:: WHAT NEEDS TO BE DONE ::
From the records below, print only the part that opens with the line containing "Birebir Tercih Danışmanlığı" and closes with the line containing "Auteurscollectief Bäuerinnen backen"; omit the pictures.

:: RECORDS FOR THE EXERCISE ::
☆ ☆ ☆
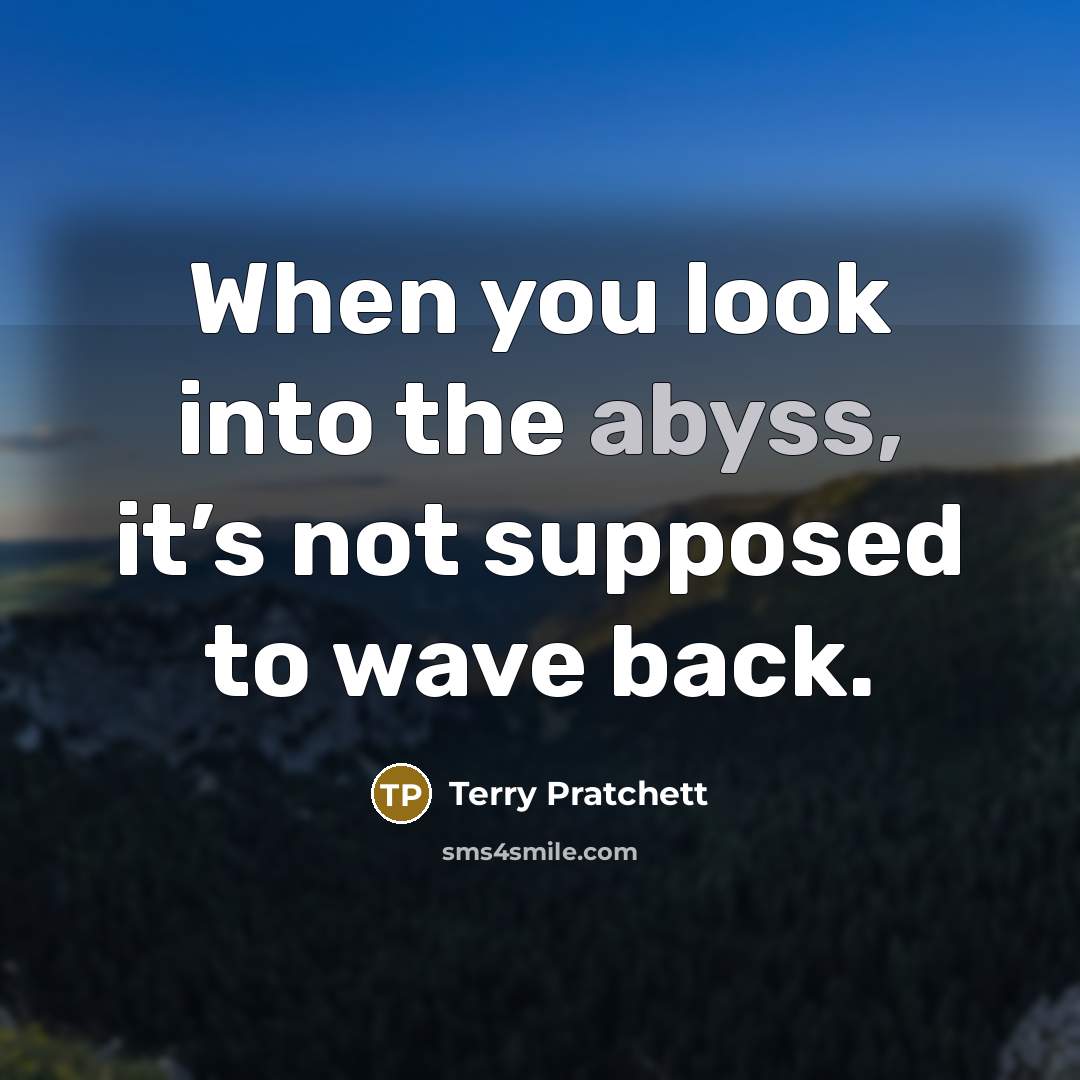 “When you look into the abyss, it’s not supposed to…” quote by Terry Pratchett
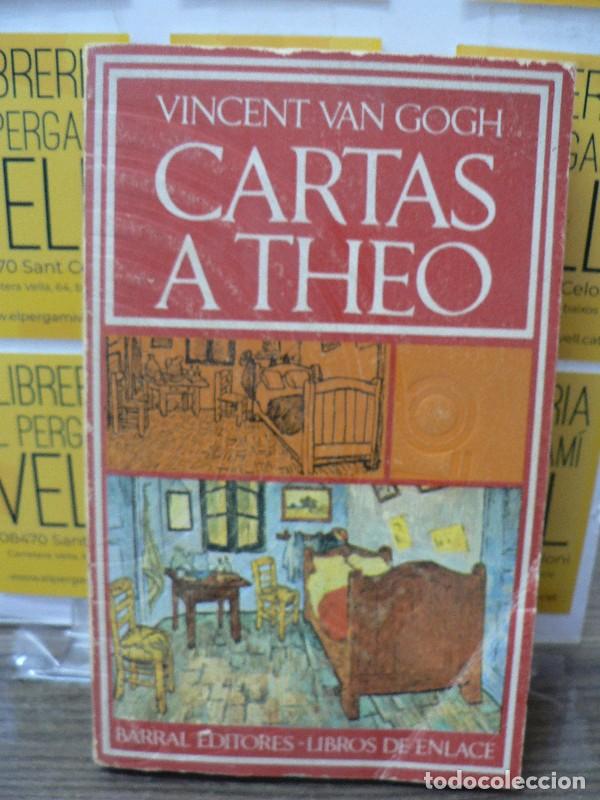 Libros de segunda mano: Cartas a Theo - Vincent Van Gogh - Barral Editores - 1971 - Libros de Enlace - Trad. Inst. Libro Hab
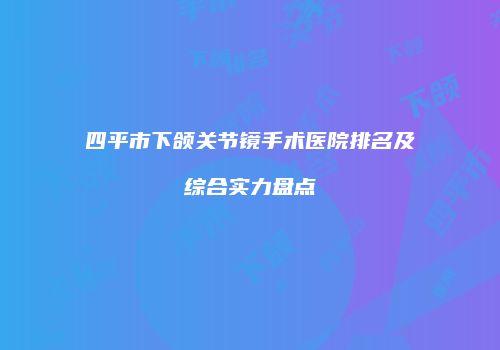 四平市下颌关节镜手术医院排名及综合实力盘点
☆ ☆ ☆
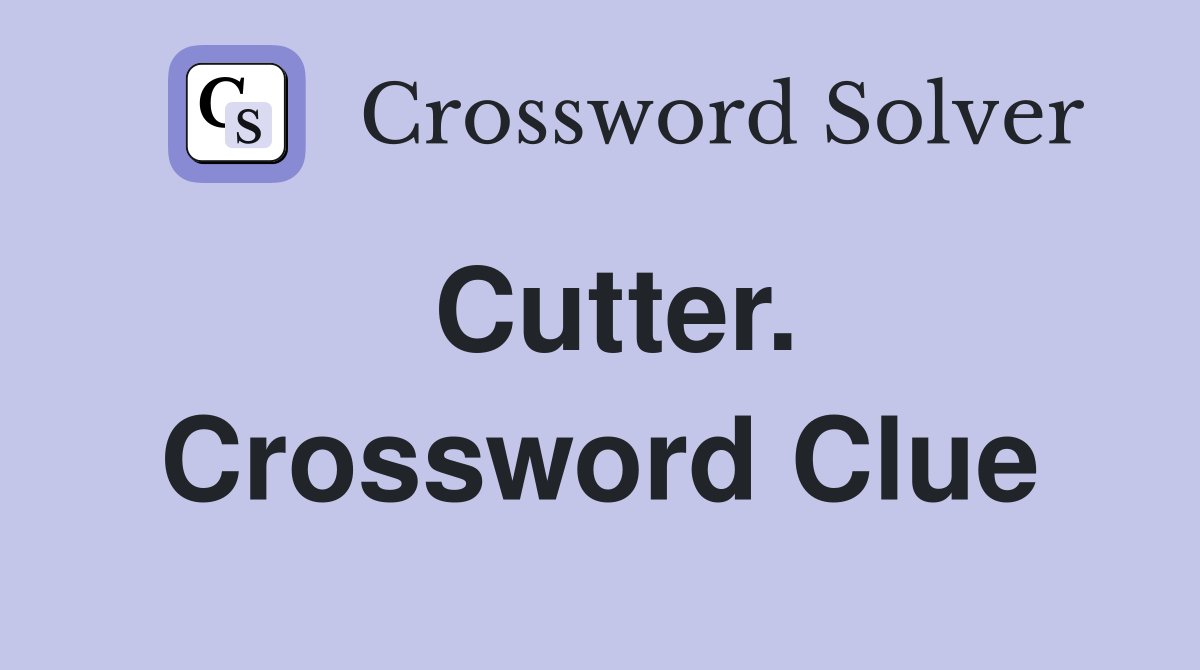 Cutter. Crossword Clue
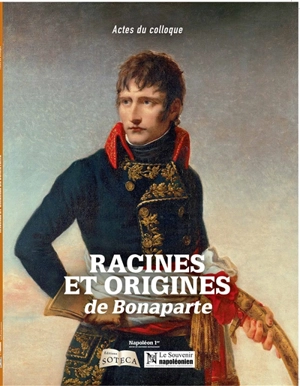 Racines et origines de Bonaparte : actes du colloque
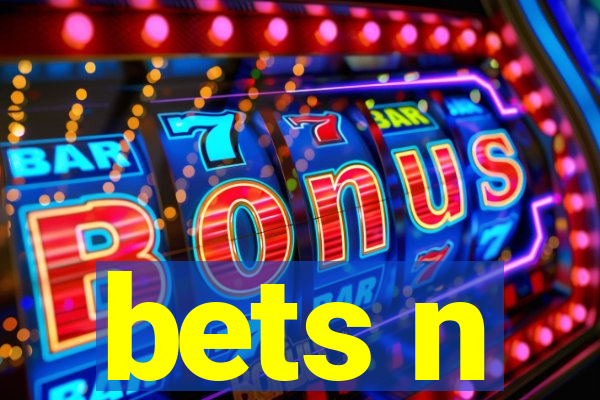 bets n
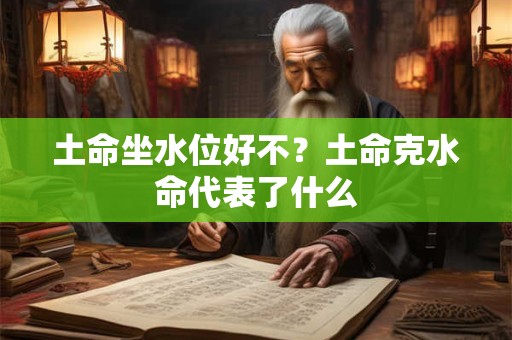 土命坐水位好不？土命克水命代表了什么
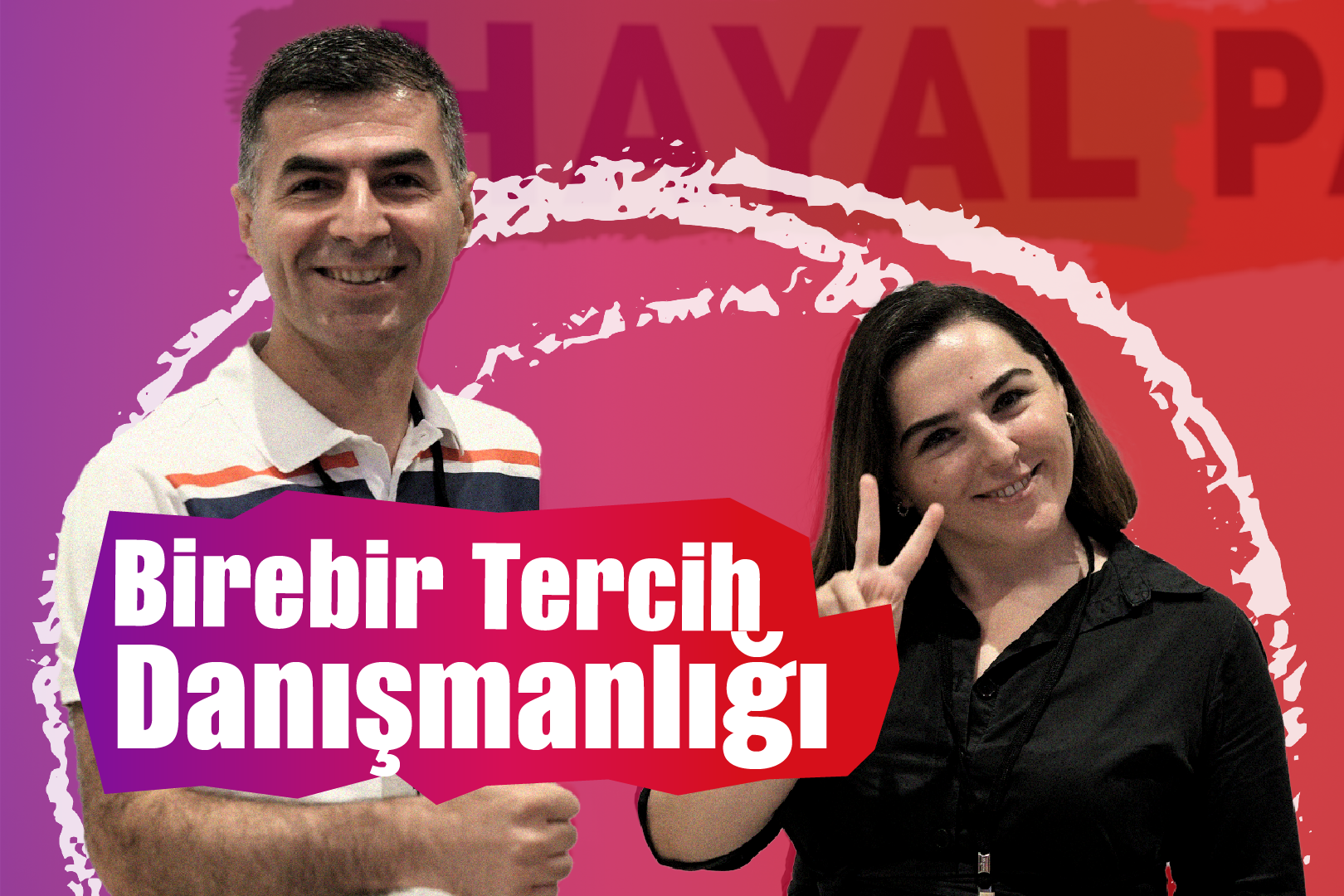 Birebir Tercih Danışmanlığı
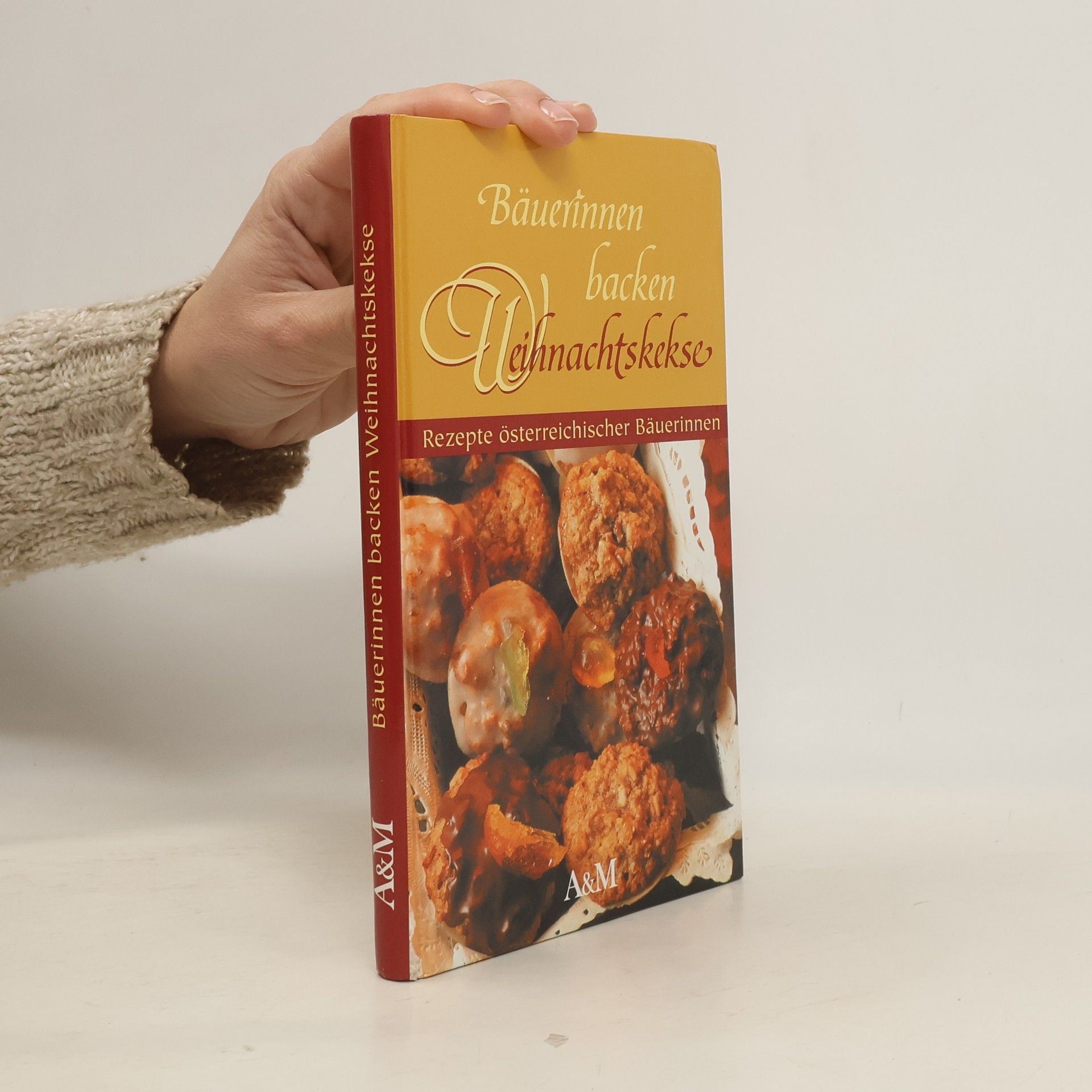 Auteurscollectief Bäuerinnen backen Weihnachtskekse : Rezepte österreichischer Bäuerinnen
☆ ☆ ☆
:: RESULT OF THE TASK ::
 Birebir Tercih Danışmanlığı
 Auteurscollectief Bäuerinnen backen Weihnachtskekse : Rezepte österreichischer Bäuerinnen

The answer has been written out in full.